Autograd has a lot of untyped stuff in its graph building types and it has a macro for defining primitives. This makes it work on pretty much everything, but the untyped parts reduces efficiency. However, on something like a neural net where the matrix multiplies take all of the time, the small amounts of dynamic dispatch won’t matter and it’s a good choice. On functions with a lot of small subfunction calls, this will be a non-trivial performance difference.
ReverseDiff and Flux are very similar. They are the reverse mode of ForwardDiff and uses types to essentially trace a computation graph. Mike and Jarrett can duke it out, but to me it seems ReverseDiff applies to more places but that has changed over time. YAAD also uses tracker types, but is a very simple implementation, but probably more similar to these two than not. However, tracker types only trace the branch that the values take. So while you can compile the computation graph and keep it with ReverseDiff, repeated applications of the gradient are only correct if it traced out something appropriate for the new value. This is a pretty fundamental limitation if you want to build a graph once and spend time optimizing/compiling it to re-use.
Zygote is source-to-source, and its paper describes how it can get a performance advantage by allowing all branches to compile and optimize at once. Capstan is via Cassette, which is essentially a form of source-to-source transformations using Cassette overdubing.
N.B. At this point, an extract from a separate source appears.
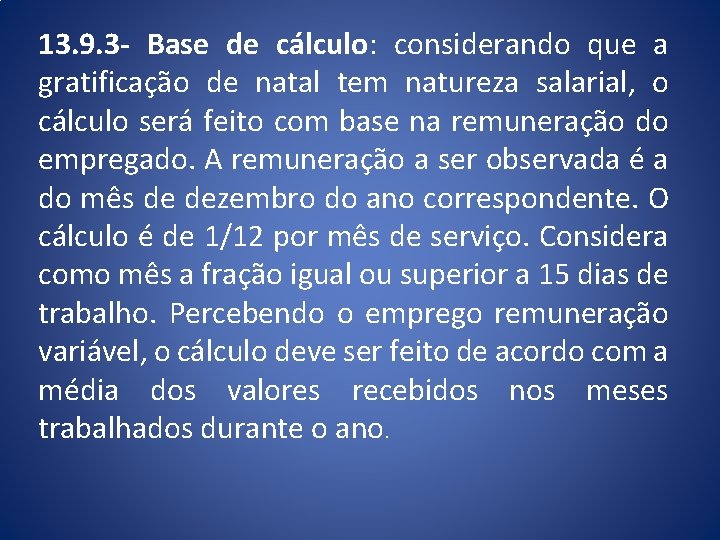 13.9.3- Base de cálculo: considerando que a gratificação de natal tem natureza salarial, o cálculo será feito com base na remuneração do empregado. A remuneração a ser observada é a do mês de dezembro do ano correspondente. O cálculo é de 1/12 por mês de serviço. Considera como mês a fração igual ou superior a 15 dias de trabalho. Percebendo o emprego remuneração variável, o cálculo deve ser feito de acordo com a média dos valores recebidos nos meses trabalhados durante o ano.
Again, Mike and Jarrett are working on something the is probably more similar than different here, for similar reasons but for different applications. But Zygote already exists and Cassette/Capstan is still more of a near future thing, so 
. However, while tracker-based systems are easy to control (you just define a new dispatch on the type that says what the derivative is), I am not sure how customizable source-to-source is, but here’s a challenge problem that can give it an issue:
const x = Vector{Float64}(undef,4)
function f!(z,y,x)
x .= 2.*y
z .= sin.(x)
nothing
end
g!(z,y) -> f!(z,y,x)
# Challenge: autodiff z = g!(y)
I am not sure how Zygote would know how to handle the cache array, while with a type you can create a dual cache system that works with type-based AD via multiple dispatch. Capstan might be able to handle this because it’s using Cassette which is essentially a flexible and overridable source-to-source engine, but this is to be seen.
So for now, Zygote.jl is awesome if it works for your code. If not, ReverseDiff and Flux are good to go to, and ReverseDiff can store/compile the computation graph if appropriate to get similar speeds to Zygote, but you have to be careful with the application. Autograd you can easily get working on pretty much anything, but there’s a dispatch cost associated with it. Capstan and Cassette might be a beautiful system in the near future for both AD and customizing the source transformation, but it’s not here yet and I’m not sure most Julia users will actually know how to write overdubs.
For now, I always find ForwardDiff and ReverseDiff robust enough to send through big codes (entire differential equation solvers) with ease, and am waiting to see what happens with source-to-source.